Monet Software runs one of the better industry blogs for call centers out there, and now they have a post up about employee motivation.

Spending years in CRM teaches one a few things, and probably the clearest correlation you can find when it comes to satisfied customers is motivated, satisfied employees. Get a list of the ten companies with the highest employee satisfaction rates and guaranteed most of them will be on the list of the ten companies with the most satisfied customers. Guaranteed.

And as the Monet blog says, especially when it comes to call centers, employee motivation is “probably most challenging management task -- and it has the biggest impact on the overall call center performance and success.”

Sorry, but there isn’t any silver bullet here, you’re pretty much responsible for finding what works for you -- tricks your fellow call center managers use to get dazzling results might fall flat for your call center. Things like the size of your center, the culture of your company and the people in your company do matter. Employee satisfaction isn’t a one-size-fits-all checklist.

That said, however, Monet does a good job setting out a few ideas for how you should be approaching things:

Practice clear communication. This would include what you expect from agents, letting them know exactly how their performance will be measured -- and sticking to it.

Include agents into problem solving.
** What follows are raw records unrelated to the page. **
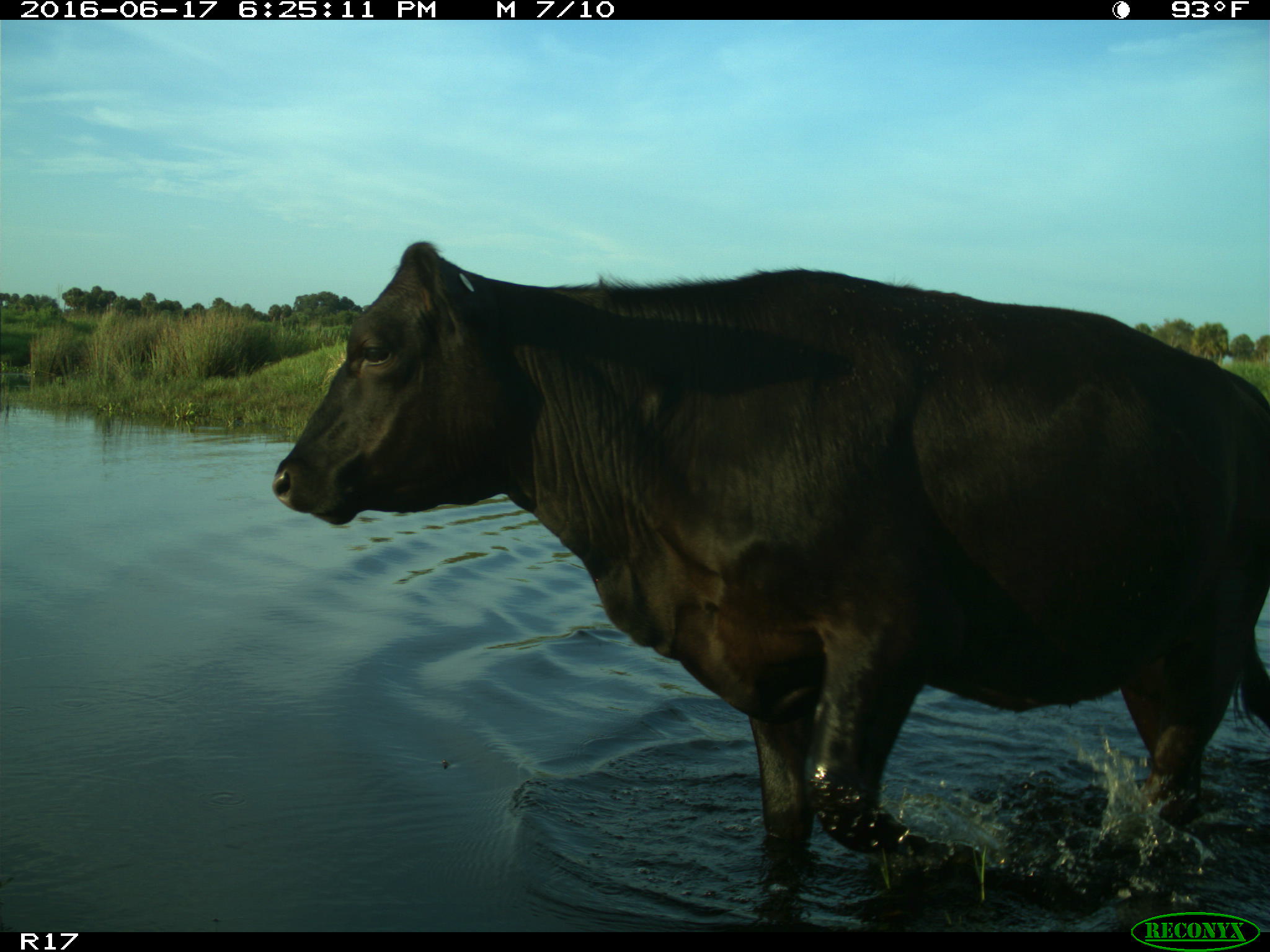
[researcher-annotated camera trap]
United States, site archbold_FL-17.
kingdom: Animalia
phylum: Chordata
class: Mammalia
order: Artiodactyla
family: Bovidae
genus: Bos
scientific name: Bos taurus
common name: domestic cow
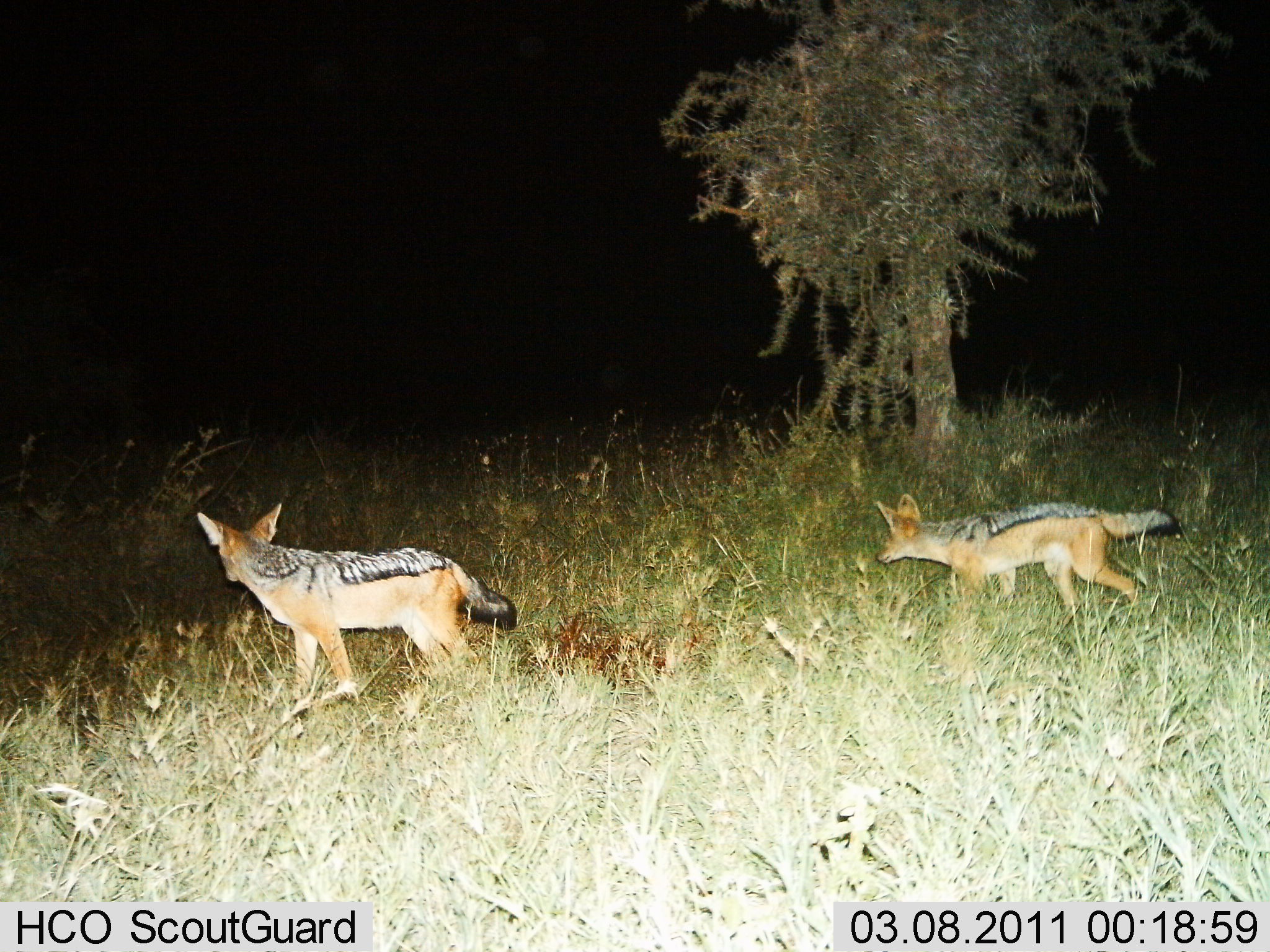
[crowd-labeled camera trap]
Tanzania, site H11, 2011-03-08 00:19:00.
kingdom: Animalia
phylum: Chordata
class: Mammalia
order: Carnivora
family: Canidae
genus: Lupulella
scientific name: Lupulella mesomelas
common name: black-backed jackal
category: jackal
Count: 2.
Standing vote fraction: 43%.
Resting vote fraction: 0%.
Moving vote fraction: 93%.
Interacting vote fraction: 0%.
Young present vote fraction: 0%.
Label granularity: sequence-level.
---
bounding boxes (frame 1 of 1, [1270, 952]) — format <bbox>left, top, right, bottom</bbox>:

Let them see reports and metrics and discuss ideas for improvements with them.

Provide recognition of employees. Publicly and individually. This lets them know they’re valued members of the organization.

Make employees more knowledgeable: Develop your employees' skills through training and coaching.

Build confidence. If your agents have sufficient training and coaching, and get constructive, specific feedback to help them do their jobs better, they’re far more confident.

Create teams that work well together.

Provide a good infrastructure as far as office, chairs, headsets, that kind of thing.

Allow flexible schedules for start- and end-time flexibility.

Try for good resource planning with accurate forecasting and scheduling helps reduce stress.

Lead by example. Actions speak louder than words and mission statements.